[To do]
a) In the review of the Joseph P. Kennedy biography, what post did Kennedy expect to receive after resigning from the Maritime Commission?
b) According to the review of the Joseph P. Kennedy biography, why was Nasaw able to fill in many blanks in the Kennedy story?

[Text section]
## begin
Biographies tend to be either deadly boring or deeply engrossing. David Nasaw's biography of Joseph P Kennedy, the father of President John Fitzgerald Kennedy, is one of the engrossing sort. Enough time has gone by and enough actors in the Kennedy family tragedy have died that most of the papers of most of the Kennedys and of the people they wrote to and received letters from, as well as everybody's journals, are now available, primarily at the Kennedy Library in Boston. Nasaw has taken advantage of these newly released materials to fill in many of the blanks that remained in the Kennedy story.
Joseph Patrick Kennedy, the patriarch of the Kennedy clan, was far more prominent in American public life before World War II than I had realized. He started his fortune working for a family bank and investing in a stock market that was notoriously easy to game. By performing trades that were unethical but not illegal he amassed a large fortune, which he increased with his adventures in Hollywood. He sensed the 1929 disaster was coming and put his money into safe securities and real estate and then made another fortune shorting stocks as the crash unfolded.
When Franklin Roosevelt needed someone to head the newly formed Securities and Exchange Commission who better to write the rules than a man who had used every possible technique to play the market? Kennedy was immensely successful as SEC chairman, partly because he had another talent: self promotion. His name became a household word. He moved on to the newly-formed Maritime Commission and when he resigned from that post expected to be named secretary of the treasury.
## end
[Records]
## begin
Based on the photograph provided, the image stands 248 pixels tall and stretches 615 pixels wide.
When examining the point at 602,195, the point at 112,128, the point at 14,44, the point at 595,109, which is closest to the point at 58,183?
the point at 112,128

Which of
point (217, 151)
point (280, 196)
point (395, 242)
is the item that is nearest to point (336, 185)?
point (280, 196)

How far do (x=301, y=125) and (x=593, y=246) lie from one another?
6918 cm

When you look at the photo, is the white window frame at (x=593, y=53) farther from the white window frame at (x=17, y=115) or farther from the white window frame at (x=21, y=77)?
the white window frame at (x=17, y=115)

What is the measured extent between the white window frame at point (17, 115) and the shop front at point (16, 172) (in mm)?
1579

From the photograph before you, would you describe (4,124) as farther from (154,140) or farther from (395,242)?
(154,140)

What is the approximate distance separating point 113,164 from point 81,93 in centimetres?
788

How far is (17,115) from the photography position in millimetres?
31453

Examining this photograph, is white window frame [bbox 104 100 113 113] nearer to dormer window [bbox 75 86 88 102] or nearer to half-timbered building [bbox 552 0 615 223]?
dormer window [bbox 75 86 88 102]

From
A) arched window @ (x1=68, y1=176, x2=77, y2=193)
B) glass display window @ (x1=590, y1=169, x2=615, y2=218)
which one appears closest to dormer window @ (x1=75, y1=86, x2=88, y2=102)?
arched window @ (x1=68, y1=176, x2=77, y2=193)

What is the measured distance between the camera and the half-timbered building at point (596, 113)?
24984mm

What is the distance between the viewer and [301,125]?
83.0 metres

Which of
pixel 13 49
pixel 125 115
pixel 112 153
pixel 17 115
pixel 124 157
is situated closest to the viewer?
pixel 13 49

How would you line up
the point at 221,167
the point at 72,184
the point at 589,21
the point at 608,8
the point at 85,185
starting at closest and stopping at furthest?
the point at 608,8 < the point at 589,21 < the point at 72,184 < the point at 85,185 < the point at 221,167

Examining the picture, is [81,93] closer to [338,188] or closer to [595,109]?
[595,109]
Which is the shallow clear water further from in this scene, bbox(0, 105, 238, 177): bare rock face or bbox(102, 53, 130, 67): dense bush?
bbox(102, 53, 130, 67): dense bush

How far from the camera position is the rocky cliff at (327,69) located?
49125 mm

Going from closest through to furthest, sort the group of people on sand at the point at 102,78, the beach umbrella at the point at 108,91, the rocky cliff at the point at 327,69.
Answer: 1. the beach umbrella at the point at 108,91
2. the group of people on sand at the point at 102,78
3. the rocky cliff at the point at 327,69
## end
[Answers]
a) He expected to be named secretary of the treasury.

b) Enough time had passed and enough people in the Kennedy story had died that most of the papers and journals of the Kennedys and their correspondents were now available, mainly at the Kennedy Library in Boston. Nasaw drew on these newly released materials.